====== SOURCE TEXT ======
藤原実方朝臣

 

かくとだに

えやはいぶきの

さしも草

さしも知らじな

燃ゆる思ひを

ふじわらのさねかたあそん


かくとだに

えやわいぶきの

さしもぐさ

さしもしらじな

もゆるおもいを

Fujiwara no Sanekata


How can I possibly

Ever describe to you

How my love - so much like

Moxa from Ibuki Mount -

On sufferance burns in me?

Hokusai

Fujiwara no Sanekata (? - 998) was the great-grandchild of Teishinko (poem 26), and some believe he may have been the model for the Hikaru Genji character. The Shuishu contains 67 of his poems. He passed away at Mutsu, where he held the position of Mutsu-no-kami. He was one of the Thirty-Six Immortal Poets.

作者略伝と語釈


A note tells us that this poem was the first one sent to the woman the poet just fell in love with.

Hokusai shows us Mt. Ibuki, with in the foreground a shop selling moxa. The sign reads “original pure Mt. Ibuki sun-dried moxa”. Maybe the women are serving yomogi tea to their visitors.

Mt. Ibuki

Yomogi

Sashimogusa, yomogi, mochigusa, artemisia princeps, wormwood or Japanese mugwort has been used for medicinal purposes for ages on most continents. In Japan and some other countries it is also used in food. It has a bitter taste. The yomogi grown on Mt. Ibuki was (and still is) used for moxibustion, and is known as moxa.

Ibuki can also be read as iu beki, ‘how should I tell her’. Eyawa in one word means ‘indescribable’. Sashimo-gusa is artemisia, but sashi mo also means ‘even when painful’, and sashimo can mean ‘so much’. The word omohi (desire) contains hi, which is fire. Shiraji is either ‘not known’ or ‘white’. So there is a lot of word play here, and a play with kanji if you care to go that deep; e.g. the first word of the fourth line, sa (‘so’) would be in kanji and repeated in the following line (‘burn’).
====== PROVIDED INFORMATION ======
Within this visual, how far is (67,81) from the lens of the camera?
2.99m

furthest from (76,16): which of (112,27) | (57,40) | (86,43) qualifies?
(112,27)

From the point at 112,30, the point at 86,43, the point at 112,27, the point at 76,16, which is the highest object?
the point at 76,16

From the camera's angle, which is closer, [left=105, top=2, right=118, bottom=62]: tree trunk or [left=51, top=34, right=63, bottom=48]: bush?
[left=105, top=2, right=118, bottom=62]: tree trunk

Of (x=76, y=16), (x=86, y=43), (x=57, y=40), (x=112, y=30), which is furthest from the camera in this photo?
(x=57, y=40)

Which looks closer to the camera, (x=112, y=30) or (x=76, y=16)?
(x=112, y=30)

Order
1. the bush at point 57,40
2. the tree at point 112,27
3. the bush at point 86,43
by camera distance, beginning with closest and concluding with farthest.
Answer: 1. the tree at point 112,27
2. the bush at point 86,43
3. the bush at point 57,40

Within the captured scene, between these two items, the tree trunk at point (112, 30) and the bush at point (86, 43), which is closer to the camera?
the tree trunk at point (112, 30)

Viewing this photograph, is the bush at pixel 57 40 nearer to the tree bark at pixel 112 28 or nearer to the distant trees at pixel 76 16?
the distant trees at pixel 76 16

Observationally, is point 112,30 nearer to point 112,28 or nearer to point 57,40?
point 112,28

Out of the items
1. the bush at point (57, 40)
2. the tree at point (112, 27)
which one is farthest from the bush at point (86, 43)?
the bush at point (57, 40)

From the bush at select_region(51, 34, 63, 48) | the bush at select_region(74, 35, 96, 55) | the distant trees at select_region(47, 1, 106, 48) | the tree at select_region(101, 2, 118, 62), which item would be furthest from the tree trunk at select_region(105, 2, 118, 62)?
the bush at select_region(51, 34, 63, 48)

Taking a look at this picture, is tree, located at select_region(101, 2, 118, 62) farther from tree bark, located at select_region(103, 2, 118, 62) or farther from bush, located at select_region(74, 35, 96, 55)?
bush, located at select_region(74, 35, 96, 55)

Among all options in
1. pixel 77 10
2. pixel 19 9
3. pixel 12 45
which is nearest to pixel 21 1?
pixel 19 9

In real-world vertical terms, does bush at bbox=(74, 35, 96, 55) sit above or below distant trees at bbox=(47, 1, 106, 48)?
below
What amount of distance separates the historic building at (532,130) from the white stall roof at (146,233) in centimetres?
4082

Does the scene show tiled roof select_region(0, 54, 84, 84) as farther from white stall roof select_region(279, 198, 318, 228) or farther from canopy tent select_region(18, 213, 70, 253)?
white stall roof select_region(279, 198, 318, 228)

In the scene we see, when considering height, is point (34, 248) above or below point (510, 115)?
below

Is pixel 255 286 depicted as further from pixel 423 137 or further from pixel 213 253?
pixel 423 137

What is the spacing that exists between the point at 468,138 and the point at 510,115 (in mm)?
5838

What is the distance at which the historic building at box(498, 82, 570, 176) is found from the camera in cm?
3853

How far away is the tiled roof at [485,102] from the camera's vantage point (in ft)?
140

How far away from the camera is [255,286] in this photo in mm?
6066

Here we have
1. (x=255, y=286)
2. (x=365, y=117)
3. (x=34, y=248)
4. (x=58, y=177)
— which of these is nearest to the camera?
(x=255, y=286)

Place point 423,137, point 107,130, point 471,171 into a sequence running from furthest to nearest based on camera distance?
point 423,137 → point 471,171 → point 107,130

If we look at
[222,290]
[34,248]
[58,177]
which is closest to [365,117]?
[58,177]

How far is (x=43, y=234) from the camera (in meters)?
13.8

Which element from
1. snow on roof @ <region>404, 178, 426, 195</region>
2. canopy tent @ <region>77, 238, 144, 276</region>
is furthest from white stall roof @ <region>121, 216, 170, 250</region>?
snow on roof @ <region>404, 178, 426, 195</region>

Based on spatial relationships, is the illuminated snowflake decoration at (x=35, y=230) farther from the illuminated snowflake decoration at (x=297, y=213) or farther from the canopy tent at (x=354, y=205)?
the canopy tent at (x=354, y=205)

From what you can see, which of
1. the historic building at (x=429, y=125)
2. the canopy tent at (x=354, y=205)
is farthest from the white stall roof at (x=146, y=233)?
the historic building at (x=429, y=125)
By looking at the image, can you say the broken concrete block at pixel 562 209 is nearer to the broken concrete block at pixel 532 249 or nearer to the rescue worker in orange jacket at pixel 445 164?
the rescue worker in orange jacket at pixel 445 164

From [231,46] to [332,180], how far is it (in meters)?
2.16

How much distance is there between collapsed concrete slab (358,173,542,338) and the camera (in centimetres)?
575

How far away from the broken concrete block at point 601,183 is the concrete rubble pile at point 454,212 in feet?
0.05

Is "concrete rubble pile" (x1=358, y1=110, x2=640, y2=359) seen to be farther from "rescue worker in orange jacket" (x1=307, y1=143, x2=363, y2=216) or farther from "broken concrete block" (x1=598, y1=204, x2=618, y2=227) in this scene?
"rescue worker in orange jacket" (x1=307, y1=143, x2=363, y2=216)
======
§ YOUR TASK
In the page on Fujiwara no Sanekata's poem, list every name the opening sentence of the paragraph about yomogi gives for the plant. The lines set out after the text have no role in what is asked here.

§ ANSWER AREA
- Sashimogusa
- yomogi
- mochigusa
- artemisia princeps
- wormwood
- Japanese mugwort